All About Turron, a Spanish Christmas Sweet

Chocolate Turron

Claire Cohen

Turrón is a very old, traditional sweet of Moorish (Arabic) origin. It has been a popular sweet for centuries, even outside Spain’s borders. It is said that the Moors invented turrón over 500 years ago in Jijona, a small town about 30 miles or so north of Alicante.

Jijona’s economy is still focused on the production of turrón, and there is even a museum of turrón that chronicles the process and history of the sweet. In addition, it is located within the factory that makes both “El Lobo” and “1880” brands of turrón. If you visit the museum from mid-June to mid-December, you can watch the turrón production from a balcony high above the factory floor. 

Types of Turrón

There are two traditional, basic types of turrón: soft Jijona or turrón blando, which is so smooth it has the consistency of peanut butter, and hard Alicante or turrón duro, which is like a thick almond nougat candy, similar to the texture of peanut brittle.

Turrón is made with honey, and the wildflowers that bloom in the mountainsides all around the town of Jijona are food for the bees that produce it. The honey, together with the almonds from nearby orchards forms delicious turrón in the hands of artisan candy makers, called turroneros. In 1939 a Denomination of Origin for turrón from Jijona was created, and in 1991 the rules of the denomination were revised.

Alicante and Jijona Turrón

Alicante or turrón duro is made by roasting, then chopping the almonds and mixing with honey. The mixture is then simmered overheat and stirred constantly with large wooden spoons. Egg whites are added to bind the mixture, and it is cooled. Once cooled, it is cut into pieces that resemble bricks, wrapped in a paper-thin wafer, sealed in plastic and packed.

Jijona or turrón blando takes more work. Once the turrón duro is cooled, the blocks are ground up with almond oil to form a sticky paste. Then, it is reheated and beaten for hours until it forms a soft, even mix. Egg white is then added as a binding agent and cooled in square metal containers to be cut into thick slices and packed in plastic.

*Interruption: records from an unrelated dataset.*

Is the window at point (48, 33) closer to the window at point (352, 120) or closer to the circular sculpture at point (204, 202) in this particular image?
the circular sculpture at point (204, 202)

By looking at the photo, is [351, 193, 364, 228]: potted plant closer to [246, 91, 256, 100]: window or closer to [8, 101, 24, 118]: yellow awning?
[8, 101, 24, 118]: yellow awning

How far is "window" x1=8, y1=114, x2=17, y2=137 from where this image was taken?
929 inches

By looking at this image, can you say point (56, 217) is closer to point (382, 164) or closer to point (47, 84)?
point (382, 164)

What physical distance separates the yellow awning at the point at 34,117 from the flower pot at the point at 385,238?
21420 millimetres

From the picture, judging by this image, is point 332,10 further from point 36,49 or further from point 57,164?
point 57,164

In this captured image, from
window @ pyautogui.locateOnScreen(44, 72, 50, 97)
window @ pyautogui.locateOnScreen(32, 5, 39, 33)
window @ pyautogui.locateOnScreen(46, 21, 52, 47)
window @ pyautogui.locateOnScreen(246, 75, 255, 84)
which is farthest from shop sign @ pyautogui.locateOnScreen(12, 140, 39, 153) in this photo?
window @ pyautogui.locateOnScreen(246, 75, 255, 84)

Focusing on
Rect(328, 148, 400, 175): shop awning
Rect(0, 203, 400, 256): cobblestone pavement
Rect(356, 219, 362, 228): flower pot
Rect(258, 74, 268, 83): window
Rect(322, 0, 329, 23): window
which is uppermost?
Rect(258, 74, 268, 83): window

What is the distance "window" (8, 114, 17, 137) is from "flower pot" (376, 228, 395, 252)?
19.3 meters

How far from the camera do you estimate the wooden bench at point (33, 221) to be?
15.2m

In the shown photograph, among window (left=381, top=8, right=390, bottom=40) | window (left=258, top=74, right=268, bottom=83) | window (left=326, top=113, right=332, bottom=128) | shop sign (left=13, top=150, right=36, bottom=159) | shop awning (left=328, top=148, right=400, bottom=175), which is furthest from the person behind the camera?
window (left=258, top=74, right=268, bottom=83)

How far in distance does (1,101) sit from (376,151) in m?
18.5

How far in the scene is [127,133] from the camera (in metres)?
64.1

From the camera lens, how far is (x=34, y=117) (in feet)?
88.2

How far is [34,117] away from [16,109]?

The world of turrón is much larger than just Alicante and Jijona turrón. There are so many different flavors of turrón that it is hard to keep up. For example, new varieties include yema or egg yolk, praline, chocolate, and even kiwi!

Qualities of Turrón

Rules strictly control whether a turrón may be labeled with “Suprema” or “Extra.” The best quality is “Suprema” and to wear that label, the soft turron must contain at least 60% almonds and the hard, 64% almonds. After that, there is “Extra,” “Estándar” (standard) and “Popular.” Most factories only produce turrón “Suprema” or “Extra.” The typical Spanish housewife will be looking for those words on the package label when she goes to the supermarket to buy for her Christmas dinner. Chocolate turrón deserves a little more description, not only because it is delicious, but because it too has qualities including “Extrafino,” “Fino” and “Popular,” depending on the percent of cocoa and milk it contains. It is made of from a base of cocoa butter, extracted from the cocoa beans. Some of the chocolate turrón also has dried fruits and nuts mixed in the center.